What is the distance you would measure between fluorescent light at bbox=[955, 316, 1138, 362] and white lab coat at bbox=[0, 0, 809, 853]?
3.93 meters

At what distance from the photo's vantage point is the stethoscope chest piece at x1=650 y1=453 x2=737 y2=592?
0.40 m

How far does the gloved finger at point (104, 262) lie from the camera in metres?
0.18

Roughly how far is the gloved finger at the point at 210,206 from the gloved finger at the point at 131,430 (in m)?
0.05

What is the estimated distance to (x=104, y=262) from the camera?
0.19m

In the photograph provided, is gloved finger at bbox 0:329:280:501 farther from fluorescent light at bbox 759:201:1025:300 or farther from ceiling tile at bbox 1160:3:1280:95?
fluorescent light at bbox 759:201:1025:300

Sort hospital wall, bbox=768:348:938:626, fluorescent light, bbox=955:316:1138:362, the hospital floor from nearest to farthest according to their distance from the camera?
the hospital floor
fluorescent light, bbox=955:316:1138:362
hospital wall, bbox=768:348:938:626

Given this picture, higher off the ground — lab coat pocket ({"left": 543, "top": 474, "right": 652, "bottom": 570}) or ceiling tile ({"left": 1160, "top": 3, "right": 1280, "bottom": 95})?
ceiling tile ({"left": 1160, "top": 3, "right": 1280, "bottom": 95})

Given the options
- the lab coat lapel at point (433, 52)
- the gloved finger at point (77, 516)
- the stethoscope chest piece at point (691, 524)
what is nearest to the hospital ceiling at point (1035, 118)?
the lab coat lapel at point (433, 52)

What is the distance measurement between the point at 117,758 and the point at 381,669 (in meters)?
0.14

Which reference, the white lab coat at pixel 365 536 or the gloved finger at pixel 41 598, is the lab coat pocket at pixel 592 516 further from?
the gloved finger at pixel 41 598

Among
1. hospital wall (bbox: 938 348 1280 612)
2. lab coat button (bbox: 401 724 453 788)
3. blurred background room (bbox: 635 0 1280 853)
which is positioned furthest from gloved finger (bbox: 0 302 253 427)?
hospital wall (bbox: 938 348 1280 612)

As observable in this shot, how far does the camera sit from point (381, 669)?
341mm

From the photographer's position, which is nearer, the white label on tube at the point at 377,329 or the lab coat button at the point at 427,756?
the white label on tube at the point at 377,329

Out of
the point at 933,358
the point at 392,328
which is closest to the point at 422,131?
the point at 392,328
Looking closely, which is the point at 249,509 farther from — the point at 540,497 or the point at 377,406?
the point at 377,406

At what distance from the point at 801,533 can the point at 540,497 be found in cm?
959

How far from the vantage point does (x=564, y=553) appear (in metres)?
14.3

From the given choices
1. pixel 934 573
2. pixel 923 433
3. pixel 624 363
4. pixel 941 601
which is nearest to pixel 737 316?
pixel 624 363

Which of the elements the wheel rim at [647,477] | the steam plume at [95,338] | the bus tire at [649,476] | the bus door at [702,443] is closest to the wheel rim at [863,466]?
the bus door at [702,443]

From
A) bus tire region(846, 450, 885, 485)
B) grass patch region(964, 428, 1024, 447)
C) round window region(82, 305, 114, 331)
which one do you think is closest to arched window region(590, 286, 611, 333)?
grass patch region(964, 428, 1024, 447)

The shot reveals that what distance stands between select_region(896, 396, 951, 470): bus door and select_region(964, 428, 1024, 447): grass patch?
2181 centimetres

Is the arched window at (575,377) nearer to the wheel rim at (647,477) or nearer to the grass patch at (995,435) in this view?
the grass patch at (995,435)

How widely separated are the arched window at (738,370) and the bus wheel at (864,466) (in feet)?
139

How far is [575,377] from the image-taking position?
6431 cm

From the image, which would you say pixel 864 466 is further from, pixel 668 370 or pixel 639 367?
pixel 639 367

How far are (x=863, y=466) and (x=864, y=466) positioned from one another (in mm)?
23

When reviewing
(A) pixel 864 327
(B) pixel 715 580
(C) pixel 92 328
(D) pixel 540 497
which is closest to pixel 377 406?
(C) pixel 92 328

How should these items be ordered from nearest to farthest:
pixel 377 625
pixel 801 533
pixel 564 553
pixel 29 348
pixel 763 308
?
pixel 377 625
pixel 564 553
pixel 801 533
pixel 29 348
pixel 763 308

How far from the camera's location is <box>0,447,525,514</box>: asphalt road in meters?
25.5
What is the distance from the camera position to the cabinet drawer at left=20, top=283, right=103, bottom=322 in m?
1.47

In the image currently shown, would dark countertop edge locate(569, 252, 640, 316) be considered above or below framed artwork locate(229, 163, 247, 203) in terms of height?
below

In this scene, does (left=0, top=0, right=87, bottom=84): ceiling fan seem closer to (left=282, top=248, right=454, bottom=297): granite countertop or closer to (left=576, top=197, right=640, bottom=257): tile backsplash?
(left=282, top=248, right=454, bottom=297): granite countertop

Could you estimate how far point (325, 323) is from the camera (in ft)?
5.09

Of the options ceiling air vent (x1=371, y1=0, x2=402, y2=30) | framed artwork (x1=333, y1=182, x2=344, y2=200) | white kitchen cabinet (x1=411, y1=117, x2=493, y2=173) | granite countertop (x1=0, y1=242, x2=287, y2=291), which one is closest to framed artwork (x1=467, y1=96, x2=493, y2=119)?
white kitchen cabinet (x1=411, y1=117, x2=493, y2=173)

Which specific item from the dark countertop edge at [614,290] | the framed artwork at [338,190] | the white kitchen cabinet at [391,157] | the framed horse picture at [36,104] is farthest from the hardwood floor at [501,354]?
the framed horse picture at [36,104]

▶ _What is expected_
Can you render everything in the material from the line containing "At what distance from the point" down to the line containing "2181 centimetres", both included, as a JSON list of strings with one string per line and blank lines left out?

▶ _Correct result_
[
  "At what distance from the point at 801,533 can the point at 540,497 be found in cm?",
  "959",
  "How far from the vantage point does (x=564, y=553) appear (in metres)?",
  "14.3",
  "From the given choices",
  "1. pixel 934 573",
  "2. pixel 923 433",
  "3. pixel 624 363",
  "4. pixel 941 601",
  "which is nearest to pixel 737 316?",
  "pixel 624 363",
  "Which of the elements the wheel rim at [647,477] | the steam plume at [95,338] | the bus tire at [649,476] | the bus door at [702,443] is closest to the wheel rim at [863,466]?",
  "the bus door at [702,443]",
  "From",
  "A) bus tire region(846, 450, 885, 485)",
  "B) grass patch region(964, 428, 1024, 447)",
  "C) round window region(82, 305, 114, 331)",
  "which one do you think is closest to arched window region(590, 286, 611, 333)?",
  "grass patch region(964, 428, 1024, 447)",
  "The shot reveals that what distance stands between select_region(896, 396, 951, 470): bus door and select_region(964, 428, 1024, 447): grass patch?",
  "2181 centimetres"
]